== FRAGMENTO CITADO ==
Tú, Señor,
eres bueno y clemente.
Tú, Señor, eres bueno y clemente, rico en misericordia, con los que te invocan. Señor, escucha mi oración, atiende la voz de mi súplica.
Todos los pueblos vendrán a postrarse en tu presencia, Señor; bendecirán tu nombre: «Grande eres tú, y haces maravillas; tú eres el único Dios.»
Pero tú, Señor, Dios clemente y misericordioso, lento a la cólera, rico en piedad y leal, mírame, ten compasión de mí.
Los creyentes estamos acostumbrados a considerar
a Dios grande, poderoso, altísimo, justo,
omnipresente… Nos es fácil verlo como creador, como juez, como rey. En cambio,
¡cuánto nos cuesta verlo como un padre misericordioso! ¡Cuánto nos cuesta
imaginarlo como una madre comprensiva y compasiva! ¡Cuánto nos cuesta creer en
su ternura, en su bondad, en su benevolencia!

== DATOS MOSTRADOS ==
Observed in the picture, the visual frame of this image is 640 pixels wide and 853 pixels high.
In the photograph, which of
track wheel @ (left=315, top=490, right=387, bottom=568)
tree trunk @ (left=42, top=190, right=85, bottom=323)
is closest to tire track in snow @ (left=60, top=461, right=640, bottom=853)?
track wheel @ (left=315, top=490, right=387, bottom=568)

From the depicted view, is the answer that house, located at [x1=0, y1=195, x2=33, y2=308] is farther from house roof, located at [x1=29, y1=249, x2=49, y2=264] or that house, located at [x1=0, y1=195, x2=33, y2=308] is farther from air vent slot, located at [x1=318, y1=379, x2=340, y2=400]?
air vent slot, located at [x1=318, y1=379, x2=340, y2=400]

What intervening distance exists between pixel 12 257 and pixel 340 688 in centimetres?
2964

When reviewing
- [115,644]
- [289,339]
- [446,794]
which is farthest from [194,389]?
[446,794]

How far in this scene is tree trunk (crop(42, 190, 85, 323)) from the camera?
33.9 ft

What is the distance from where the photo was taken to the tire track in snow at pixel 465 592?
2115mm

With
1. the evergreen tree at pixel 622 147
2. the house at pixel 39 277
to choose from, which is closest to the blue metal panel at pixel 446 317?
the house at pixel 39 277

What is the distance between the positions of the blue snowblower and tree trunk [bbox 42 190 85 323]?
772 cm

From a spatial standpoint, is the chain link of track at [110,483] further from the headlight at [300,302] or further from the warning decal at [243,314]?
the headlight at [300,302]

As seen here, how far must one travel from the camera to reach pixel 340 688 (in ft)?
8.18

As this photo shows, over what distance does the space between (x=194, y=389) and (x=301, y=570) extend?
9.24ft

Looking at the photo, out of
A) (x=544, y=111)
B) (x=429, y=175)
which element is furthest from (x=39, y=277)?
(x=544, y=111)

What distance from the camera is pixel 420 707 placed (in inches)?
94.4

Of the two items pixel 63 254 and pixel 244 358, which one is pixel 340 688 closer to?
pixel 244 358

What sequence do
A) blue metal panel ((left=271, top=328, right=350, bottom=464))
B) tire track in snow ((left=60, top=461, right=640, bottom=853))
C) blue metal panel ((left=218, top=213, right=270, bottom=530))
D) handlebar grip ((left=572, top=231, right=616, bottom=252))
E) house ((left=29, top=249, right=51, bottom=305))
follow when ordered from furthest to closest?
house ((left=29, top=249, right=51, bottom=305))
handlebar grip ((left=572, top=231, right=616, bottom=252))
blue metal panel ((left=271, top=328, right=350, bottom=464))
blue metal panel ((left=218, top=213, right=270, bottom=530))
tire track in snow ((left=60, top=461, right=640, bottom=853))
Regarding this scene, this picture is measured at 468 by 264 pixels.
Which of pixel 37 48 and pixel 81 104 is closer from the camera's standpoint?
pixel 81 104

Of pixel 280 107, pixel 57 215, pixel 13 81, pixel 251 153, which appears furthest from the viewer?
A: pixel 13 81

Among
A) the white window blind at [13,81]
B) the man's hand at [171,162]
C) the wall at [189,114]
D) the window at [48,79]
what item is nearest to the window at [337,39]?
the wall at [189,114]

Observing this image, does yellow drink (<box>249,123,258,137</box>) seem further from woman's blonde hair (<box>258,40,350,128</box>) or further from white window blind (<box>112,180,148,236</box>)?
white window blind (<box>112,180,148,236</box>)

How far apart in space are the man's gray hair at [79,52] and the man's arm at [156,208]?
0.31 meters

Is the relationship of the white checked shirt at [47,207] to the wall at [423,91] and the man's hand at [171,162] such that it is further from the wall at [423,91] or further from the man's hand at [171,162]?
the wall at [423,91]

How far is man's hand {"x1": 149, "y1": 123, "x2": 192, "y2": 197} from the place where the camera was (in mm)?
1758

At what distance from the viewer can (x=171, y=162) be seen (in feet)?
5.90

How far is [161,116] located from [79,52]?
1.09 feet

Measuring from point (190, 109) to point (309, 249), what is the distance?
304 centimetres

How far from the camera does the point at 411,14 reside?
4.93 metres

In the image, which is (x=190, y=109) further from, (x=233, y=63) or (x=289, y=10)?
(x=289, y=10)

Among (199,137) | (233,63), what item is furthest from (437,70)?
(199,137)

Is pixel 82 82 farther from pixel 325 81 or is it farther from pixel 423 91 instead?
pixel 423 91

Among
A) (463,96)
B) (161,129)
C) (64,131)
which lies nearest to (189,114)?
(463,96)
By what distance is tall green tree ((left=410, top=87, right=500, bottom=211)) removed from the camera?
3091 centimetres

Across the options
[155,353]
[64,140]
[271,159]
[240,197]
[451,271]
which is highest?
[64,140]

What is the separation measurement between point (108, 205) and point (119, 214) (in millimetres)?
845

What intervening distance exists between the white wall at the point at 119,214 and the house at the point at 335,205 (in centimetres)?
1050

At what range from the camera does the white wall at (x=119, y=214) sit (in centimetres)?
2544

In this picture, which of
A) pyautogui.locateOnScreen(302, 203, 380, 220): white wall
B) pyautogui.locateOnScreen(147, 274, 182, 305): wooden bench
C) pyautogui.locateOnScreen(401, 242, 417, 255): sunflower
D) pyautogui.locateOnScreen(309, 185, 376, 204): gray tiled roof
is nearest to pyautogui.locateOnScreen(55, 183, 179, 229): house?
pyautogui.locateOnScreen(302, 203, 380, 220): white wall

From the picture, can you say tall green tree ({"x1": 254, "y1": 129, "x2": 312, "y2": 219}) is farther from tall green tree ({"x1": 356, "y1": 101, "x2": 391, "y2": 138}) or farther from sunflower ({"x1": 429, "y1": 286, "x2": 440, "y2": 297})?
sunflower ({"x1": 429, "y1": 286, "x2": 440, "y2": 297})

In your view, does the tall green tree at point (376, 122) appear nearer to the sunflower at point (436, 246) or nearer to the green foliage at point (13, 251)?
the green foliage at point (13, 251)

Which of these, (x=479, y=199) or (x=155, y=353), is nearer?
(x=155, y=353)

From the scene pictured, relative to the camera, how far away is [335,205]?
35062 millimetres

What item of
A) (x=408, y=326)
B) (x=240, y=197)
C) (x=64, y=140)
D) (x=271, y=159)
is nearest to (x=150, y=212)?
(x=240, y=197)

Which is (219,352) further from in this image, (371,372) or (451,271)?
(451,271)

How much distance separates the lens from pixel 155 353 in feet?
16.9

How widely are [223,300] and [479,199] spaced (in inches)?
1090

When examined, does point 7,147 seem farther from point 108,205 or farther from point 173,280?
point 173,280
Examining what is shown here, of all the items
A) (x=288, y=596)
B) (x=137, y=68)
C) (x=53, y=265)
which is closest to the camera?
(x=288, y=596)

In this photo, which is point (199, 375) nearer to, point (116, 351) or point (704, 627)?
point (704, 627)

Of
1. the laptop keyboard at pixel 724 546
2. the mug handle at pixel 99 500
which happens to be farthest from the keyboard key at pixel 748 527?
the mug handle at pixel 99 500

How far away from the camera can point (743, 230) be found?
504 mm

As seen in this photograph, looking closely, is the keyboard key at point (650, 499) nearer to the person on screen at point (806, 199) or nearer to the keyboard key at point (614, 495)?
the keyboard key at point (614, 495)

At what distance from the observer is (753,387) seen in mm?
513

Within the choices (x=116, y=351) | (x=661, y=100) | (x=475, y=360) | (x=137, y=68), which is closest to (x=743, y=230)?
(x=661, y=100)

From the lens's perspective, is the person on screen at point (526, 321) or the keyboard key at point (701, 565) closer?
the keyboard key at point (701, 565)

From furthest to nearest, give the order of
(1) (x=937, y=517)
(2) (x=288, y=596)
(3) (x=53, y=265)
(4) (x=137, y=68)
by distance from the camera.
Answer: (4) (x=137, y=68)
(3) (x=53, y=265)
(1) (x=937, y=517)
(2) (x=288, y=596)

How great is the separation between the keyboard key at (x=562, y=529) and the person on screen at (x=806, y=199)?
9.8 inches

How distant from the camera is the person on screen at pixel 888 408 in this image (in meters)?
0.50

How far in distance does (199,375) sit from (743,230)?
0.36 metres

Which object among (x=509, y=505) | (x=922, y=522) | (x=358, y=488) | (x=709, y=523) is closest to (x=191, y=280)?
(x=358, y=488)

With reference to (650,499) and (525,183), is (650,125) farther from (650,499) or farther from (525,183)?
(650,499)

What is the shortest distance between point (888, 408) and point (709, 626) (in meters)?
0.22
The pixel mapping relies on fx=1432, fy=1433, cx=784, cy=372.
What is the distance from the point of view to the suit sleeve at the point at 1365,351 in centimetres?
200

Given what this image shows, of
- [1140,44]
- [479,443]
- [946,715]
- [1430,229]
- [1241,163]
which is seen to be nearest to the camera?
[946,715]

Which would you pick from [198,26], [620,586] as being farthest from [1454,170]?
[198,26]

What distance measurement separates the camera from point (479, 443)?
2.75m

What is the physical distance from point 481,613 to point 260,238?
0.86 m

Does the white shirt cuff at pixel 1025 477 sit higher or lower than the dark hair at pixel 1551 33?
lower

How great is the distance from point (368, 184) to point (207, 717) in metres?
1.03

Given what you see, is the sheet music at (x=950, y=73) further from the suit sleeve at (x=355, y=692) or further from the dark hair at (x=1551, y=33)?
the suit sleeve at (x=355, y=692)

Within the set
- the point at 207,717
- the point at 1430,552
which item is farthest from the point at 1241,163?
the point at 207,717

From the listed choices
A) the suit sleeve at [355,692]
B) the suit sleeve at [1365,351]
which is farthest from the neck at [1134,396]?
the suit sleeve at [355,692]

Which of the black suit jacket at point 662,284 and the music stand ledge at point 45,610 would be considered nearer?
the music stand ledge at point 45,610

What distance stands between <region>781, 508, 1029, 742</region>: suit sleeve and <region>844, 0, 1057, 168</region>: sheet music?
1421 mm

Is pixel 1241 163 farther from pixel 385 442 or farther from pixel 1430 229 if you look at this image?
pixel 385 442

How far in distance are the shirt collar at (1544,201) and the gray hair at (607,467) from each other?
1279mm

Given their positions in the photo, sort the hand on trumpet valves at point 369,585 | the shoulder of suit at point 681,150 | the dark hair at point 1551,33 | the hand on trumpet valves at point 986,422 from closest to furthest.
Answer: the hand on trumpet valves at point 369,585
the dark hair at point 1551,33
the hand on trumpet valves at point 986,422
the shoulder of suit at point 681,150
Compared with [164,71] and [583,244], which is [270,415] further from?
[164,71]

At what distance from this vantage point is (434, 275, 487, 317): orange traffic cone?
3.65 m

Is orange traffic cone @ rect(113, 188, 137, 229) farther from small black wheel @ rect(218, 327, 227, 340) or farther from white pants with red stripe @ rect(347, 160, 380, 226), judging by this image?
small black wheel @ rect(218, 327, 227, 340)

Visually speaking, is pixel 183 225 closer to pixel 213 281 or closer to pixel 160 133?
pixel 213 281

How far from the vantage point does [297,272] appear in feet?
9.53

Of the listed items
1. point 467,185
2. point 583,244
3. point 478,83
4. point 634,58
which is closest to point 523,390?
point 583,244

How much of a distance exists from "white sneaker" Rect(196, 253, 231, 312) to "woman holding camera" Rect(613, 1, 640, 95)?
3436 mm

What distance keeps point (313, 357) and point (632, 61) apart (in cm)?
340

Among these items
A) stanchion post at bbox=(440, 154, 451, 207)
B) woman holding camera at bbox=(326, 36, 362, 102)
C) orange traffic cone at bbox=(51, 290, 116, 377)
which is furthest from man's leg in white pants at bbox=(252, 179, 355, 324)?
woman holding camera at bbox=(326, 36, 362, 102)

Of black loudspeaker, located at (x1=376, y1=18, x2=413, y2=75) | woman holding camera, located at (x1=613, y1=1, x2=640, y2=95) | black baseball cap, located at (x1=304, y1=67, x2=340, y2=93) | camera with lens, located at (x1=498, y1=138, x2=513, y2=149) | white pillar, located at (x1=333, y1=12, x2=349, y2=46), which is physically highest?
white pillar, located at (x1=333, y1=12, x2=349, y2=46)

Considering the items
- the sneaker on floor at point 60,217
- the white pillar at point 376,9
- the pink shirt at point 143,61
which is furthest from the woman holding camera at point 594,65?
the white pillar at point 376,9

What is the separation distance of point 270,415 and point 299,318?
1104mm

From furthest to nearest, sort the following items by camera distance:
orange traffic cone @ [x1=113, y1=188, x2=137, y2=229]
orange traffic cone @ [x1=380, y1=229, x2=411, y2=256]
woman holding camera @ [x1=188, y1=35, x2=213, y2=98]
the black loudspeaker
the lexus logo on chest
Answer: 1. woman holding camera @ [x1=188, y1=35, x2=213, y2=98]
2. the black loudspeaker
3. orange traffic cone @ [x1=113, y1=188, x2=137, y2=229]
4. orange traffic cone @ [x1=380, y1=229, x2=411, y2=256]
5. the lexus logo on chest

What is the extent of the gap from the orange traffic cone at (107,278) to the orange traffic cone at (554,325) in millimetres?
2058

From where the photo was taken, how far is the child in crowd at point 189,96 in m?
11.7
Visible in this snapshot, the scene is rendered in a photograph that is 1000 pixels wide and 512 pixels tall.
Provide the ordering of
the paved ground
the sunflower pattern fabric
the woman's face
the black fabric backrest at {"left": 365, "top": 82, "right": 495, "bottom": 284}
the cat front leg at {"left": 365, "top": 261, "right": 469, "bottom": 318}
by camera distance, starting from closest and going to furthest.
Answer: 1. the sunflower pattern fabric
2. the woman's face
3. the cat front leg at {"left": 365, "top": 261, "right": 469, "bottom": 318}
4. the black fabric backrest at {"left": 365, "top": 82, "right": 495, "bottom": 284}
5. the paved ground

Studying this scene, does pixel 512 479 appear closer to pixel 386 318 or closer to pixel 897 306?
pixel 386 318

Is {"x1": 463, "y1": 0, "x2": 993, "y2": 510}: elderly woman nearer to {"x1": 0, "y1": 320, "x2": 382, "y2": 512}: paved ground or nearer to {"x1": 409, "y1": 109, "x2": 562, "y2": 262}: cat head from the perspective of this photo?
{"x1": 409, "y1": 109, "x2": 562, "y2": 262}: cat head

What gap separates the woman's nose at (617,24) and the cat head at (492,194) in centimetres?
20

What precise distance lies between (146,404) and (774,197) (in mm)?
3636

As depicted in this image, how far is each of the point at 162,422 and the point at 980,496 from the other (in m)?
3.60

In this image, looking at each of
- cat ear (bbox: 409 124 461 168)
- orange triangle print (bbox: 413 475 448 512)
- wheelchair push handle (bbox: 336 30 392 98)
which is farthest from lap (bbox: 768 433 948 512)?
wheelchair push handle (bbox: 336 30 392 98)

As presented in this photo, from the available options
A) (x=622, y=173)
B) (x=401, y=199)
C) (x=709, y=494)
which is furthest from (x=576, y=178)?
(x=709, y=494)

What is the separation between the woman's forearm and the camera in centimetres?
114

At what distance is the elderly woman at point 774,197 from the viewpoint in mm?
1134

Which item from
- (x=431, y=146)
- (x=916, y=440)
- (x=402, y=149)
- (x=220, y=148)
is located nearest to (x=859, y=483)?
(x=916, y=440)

== CONSIGNA ==
Transcribe del fragmento el tramo que va desde "Los creyentes estamos" hasta "en su benevolencia!". El material no guarda relación con el fragmento.

== RESULTADO DEL EJERCICIO ==
Los creyentes estamos acostumbrados a considerar
a Dios grande, poderoso, altísimo, justo,
omnipresente… Nos es fácil verlo como creador, como juez, como rey. En cambio,
¡cuánto nos cuesta verlo como un padre misericordioso! ¡Cuánto nos cuesta
imaginarlo como una madre comprensiva y compasiva! ¡Cuánto nos cuesta creer en
su ternura, en su bondad, en su benevolencia!